Given passage
+===+

Female focus
In the history of professional photography, there are fewer well-known female photographers than male ones. There have, of course, been more male photographers overall, but this has also been due in part to social convention.
In our historical narrative, we’ve seen much less of the work of female photographers, because often they’ve collaborated as spouses in the photographic work of their husbands – work that was released under his name and is thus remembered as his work. This is also the case when, as a widow, a female photographer has continued the business of her deceased partner, a type of business model that proliferated in the 19th century and the first half of the 20th century. Or these women undertook professional training as photographers and then worked in their chosen profession, but gave up their career ambitions when they started a family. As a result, much of this body of work was quickly forgotten. This was often the way in the second half of the 20th century.

+===+

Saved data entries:
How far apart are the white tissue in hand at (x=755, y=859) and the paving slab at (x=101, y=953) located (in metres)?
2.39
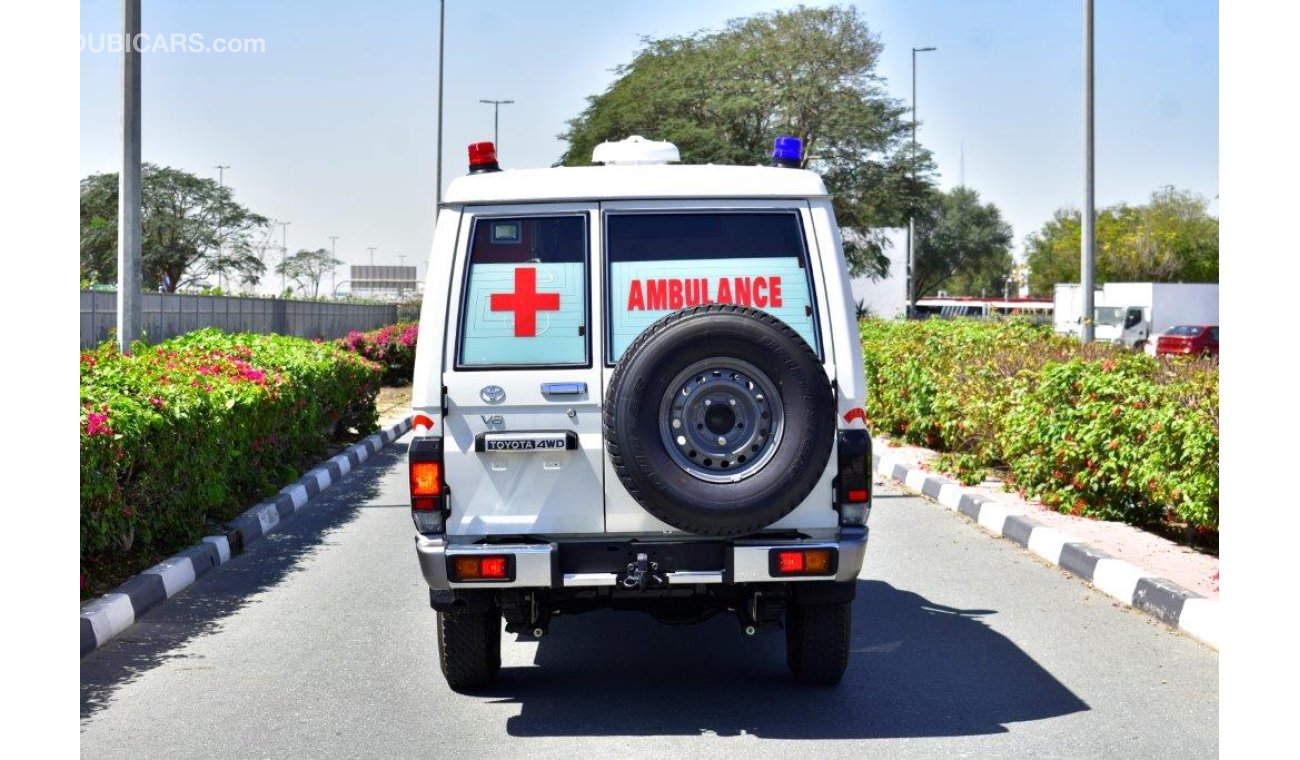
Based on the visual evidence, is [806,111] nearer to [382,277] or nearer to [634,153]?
[634,153]

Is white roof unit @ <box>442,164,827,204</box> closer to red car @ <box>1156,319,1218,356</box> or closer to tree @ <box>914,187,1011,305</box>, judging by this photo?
red car @ <box>1156,319,1218,356</box>

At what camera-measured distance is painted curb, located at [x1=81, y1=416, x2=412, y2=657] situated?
7.25 metres

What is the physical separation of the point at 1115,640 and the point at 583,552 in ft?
9.93

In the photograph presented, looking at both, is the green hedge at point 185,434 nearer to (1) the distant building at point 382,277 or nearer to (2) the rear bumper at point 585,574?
(2) the rear bumper at point 585,574

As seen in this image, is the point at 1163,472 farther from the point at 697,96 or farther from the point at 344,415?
the point at 697,96

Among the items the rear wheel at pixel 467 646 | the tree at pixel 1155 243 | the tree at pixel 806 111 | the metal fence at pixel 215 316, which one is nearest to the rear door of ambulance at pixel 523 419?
the rear wheel at pixel 467 646

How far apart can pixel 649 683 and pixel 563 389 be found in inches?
59.7

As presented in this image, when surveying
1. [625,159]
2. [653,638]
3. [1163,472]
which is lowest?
[653,638]

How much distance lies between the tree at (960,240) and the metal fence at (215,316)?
48686 mm

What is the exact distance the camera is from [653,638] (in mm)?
7375

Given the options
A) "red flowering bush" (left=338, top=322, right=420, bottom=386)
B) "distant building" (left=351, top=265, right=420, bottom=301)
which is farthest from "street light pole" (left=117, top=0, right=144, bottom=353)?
"distant building" (left=351, top=265, right=420, bottom=301)

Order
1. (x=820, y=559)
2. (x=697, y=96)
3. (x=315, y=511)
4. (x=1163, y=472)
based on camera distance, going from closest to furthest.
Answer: (x=820, y=559)
(x=1163, y=472)
(x=315, y=511)
(x=697, y=96)
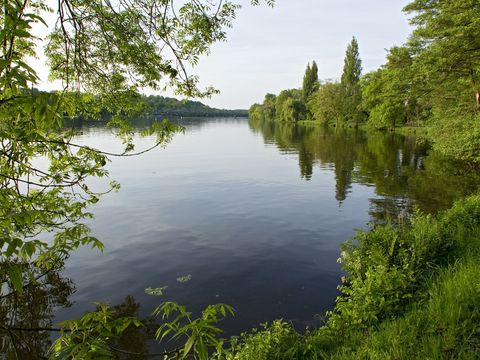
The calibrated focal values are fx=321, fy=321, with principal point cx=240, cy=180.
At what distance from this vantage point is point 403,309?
6.65 meters

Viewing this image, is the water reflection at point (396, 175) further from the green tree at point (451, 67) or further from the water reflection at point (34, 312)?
the water reflection at point (34, 312)

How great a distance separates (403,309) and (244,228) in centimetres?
942

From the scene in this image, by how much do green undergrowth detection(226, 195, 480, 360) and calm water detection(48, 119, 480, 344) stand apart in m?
2.05

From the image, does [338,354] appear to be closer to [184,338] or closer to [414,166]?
[184,338]

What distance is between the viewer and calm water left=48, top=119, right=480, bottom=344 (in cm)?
993

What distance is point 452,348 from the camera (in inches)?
181

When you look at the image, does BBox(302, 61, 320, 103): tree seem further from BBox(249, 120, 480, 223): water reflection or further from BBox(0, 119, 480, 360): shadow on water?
BBox(0, 119, 480, 360): shadow on water

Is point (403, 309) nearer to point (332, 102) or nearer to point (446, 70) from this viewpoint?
point (446, 70)

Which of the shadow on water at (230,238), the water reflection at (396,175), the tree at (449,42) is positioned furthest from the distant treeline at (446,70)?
the shadow on water at (230,238)

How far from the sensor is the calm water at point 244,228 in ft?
32.6

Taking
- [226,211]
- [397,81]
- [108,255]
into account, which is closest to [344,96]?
[397,81]

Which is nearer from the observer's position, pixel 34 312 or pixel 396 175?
pixel 34 312

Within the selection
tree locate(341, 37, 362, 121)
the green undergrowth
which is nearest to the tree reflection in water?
the green undergrowth

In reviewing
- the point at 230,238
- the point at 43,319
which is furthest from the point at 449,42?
the point at 43,319
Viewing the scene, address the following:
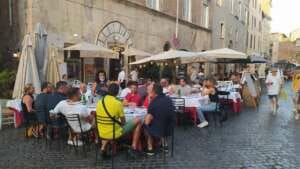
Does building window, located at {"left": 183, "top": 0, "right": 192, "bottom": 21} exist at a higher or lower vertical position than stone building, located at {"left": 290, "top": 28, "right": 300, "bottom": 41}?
lower

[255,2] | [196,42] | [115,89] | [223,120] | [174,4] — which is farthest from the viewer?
[255,2]

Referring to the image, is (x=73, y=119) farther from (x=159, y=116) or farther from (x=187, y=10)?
(x=187, y=10)

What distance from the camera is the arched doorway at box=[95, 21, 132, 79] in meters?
17.1

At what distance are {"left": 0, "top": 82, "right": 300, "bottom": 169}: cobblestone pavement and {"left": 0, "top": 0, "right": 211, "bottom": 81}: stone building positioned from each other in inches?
211

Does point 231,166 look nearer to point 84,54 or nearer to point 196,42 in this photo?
point 84,54

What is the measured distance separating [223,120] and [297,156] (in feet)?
13.4

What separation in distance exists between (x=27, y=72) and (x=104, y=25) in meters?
6.87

+===+

Exercise prompt
Reproduce the full text about female photographers word for word.

Response to the task
Female focus
In the history of professional photography, there are fewer well-known female photographers than male ones. There have, of course, been more male photographers overall, but this has also been due in part to social convention.
In our historical narrative, we’ve seen much less of the work of female photographers, because often they’ve collaborated as spouses in the photographic work of their husbands – work that was released under his name and is thus remembered as his work. This is also the case when, as a widow, a female photographer has continued the business of her deceased partner, a type of business model that proliferated in the 19th century and the first half of the 20th century. Or these women undertook professional training as photographers and then worked in their chosen profession, but gave up their career ambitions when they started a family. As a result, much of this body of work was quickly forgotten. This was often the way in the second half of the 20th century.